▸ **INFORMATION SUPPLIED**
========================================
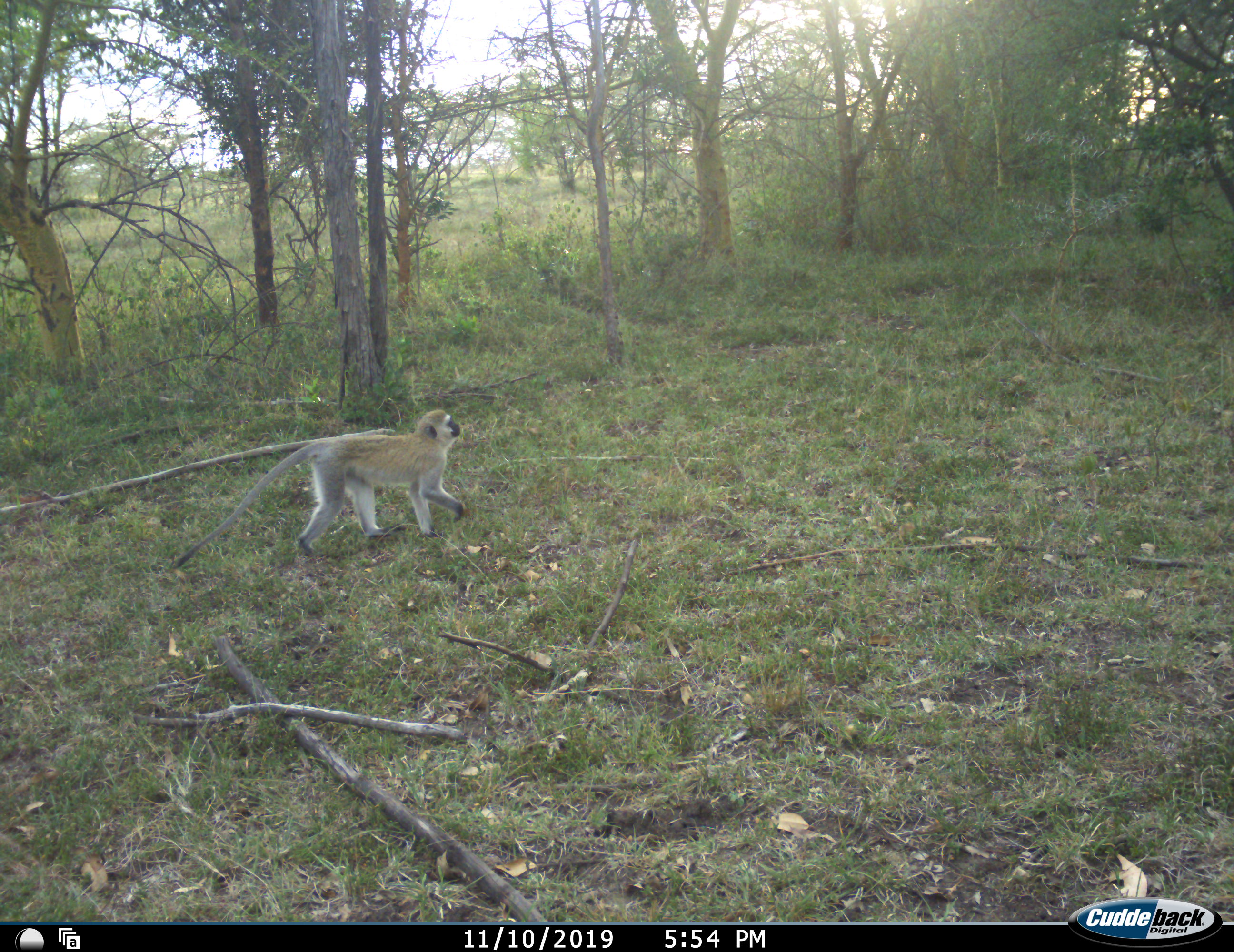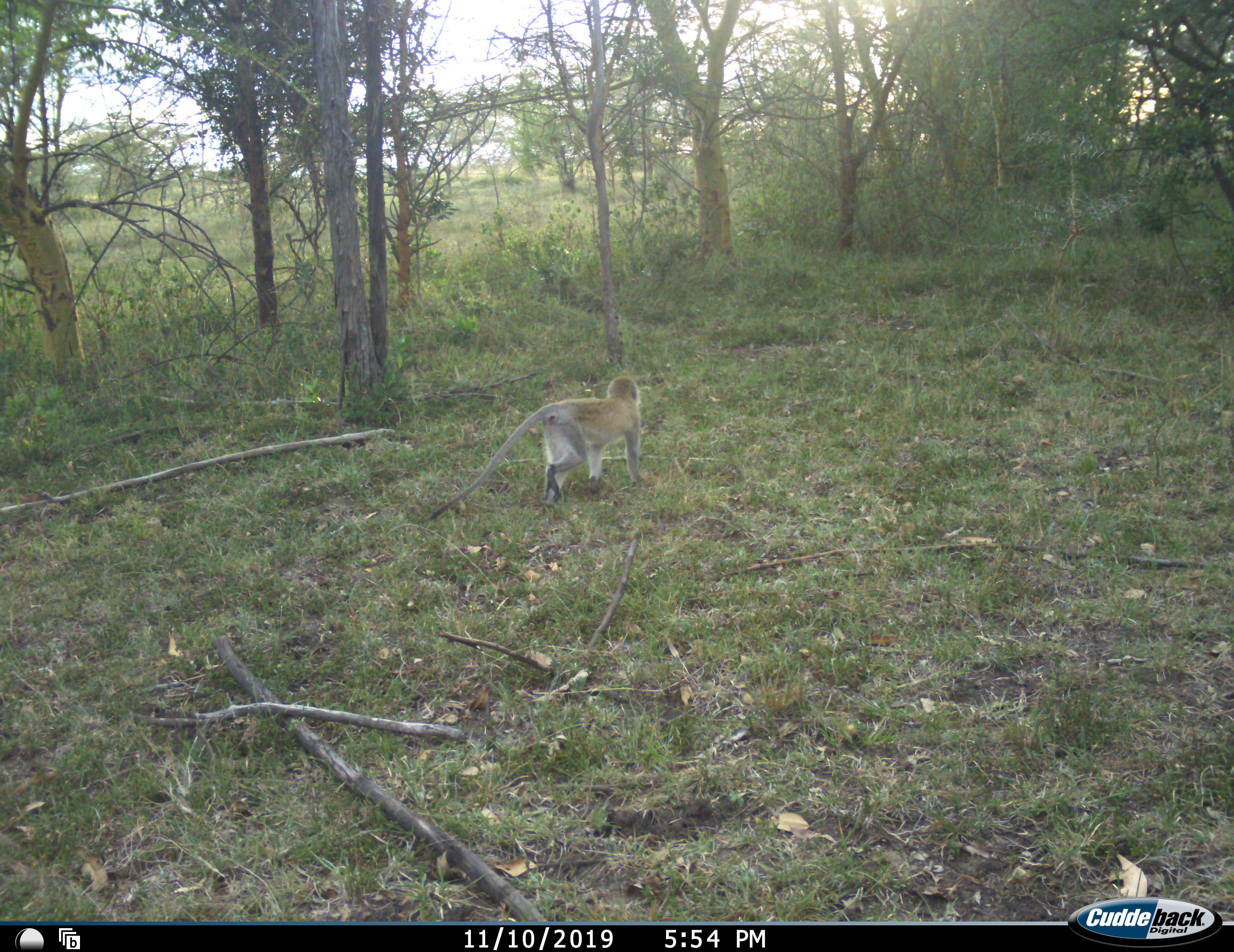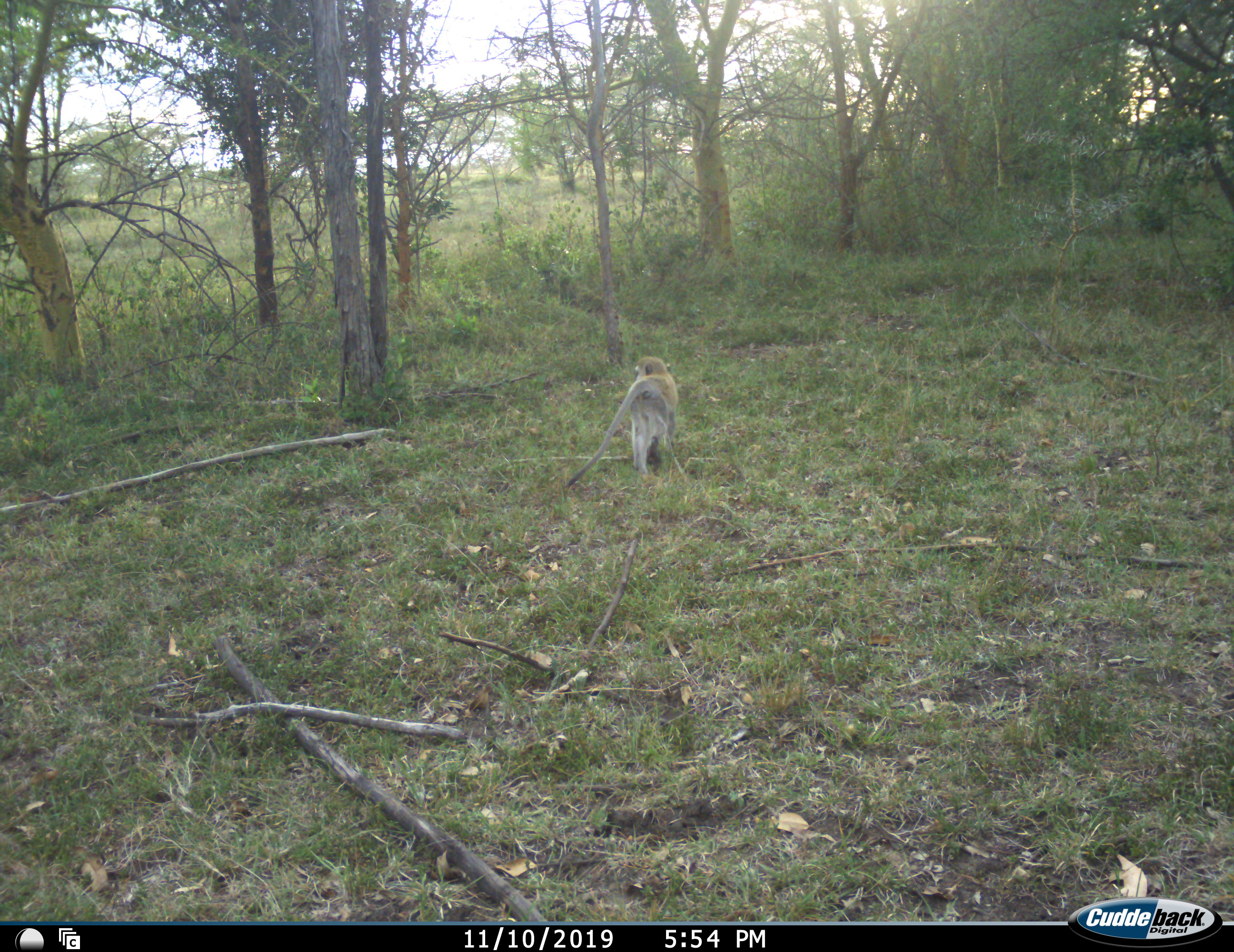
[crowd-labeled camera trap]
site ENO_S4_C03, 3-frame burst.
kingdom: Animalia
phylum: Chordata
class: Mammalia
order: Primates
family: Cercopithecidae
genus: Chlorocebus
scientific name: Chlorocebus pygerythrus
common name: vervet monkey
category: monkeyvervet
Monkeyvervet (vervet monkey) (Chlorocebus pygerythrus), count 1. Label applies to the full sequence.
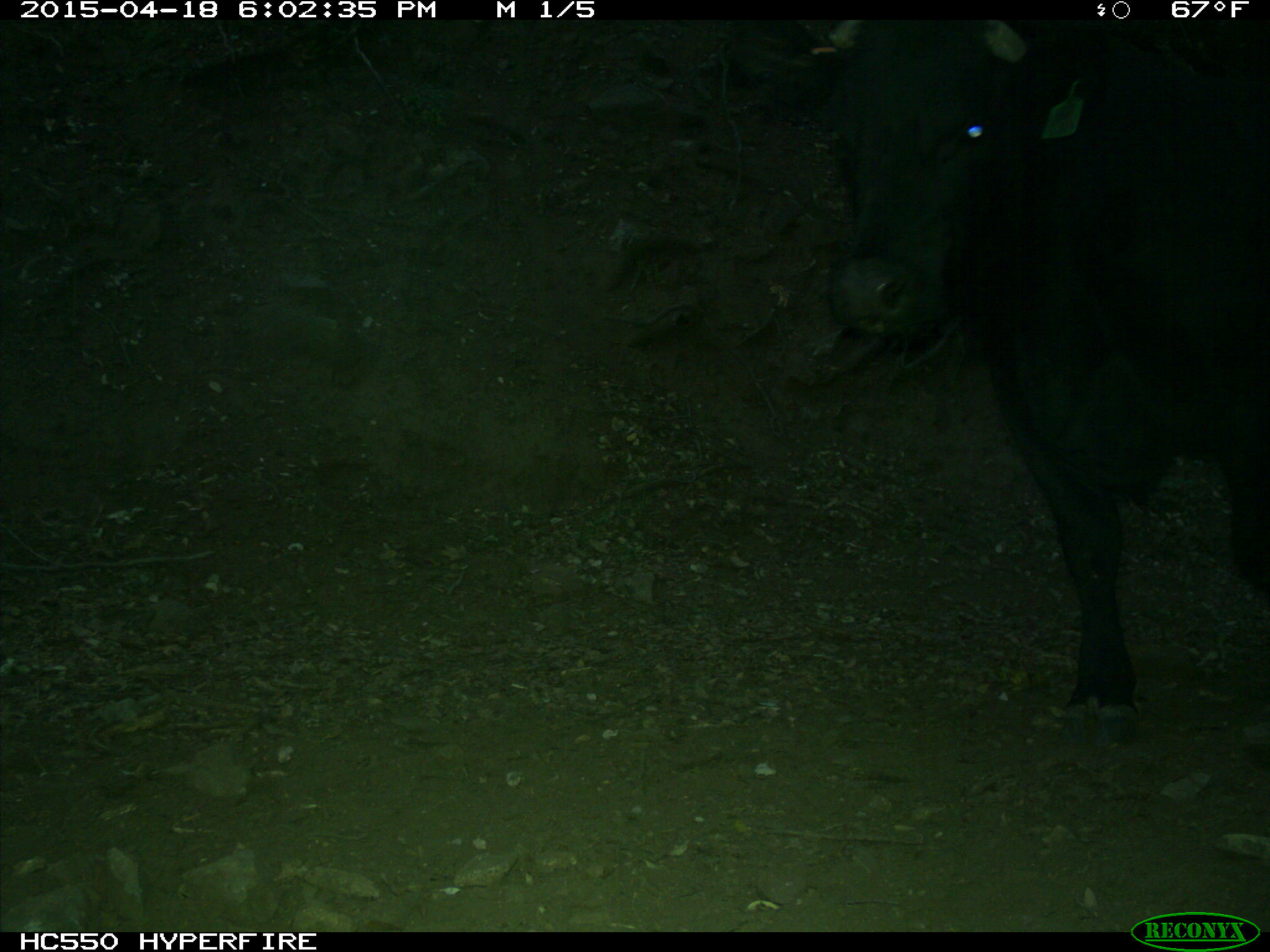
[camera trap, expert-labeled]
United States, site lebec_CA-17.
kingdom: Animalia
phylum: Chordata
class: Mammalia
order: Artiodactyla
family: Bovidae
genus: Bos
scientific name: Bos taurus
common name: domestic cow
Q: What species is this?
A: Bos taurus (domestic cow).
========================================
▸ **WHAT YOU WILL DO**
Reproduce the full material exactly, excluding the pictures.

▸ **PROBLEM SOLUTION**
[crowd-labeled camera trap]
site ENO_S4_C03, 3-frame burst.
kingdom: Animalia
phylum: Chordata
class: Mammalia
order: Primates
family: Cercopithecidae
genus: Chlorocebus
scientific name: Chlorocebus pygerythrus
common name: vervet monkey
category: monkeyvervet
Monkeyvervet (vervet monkey) (Chlorocebus pygerythrus), count 1. Label applies to the full sequence.
[camera trap, expert-labeled]
United States, site lebec_CA-17.
kingdom: Animalia
phylum: Chordata
class: Mammalia
order: Artiodactyla
family: Bovidae
genus: Bos
scientific name: Bos taurus
common name: domestic cow
Q: What species is this?
A: Bos taurus (domestic cow).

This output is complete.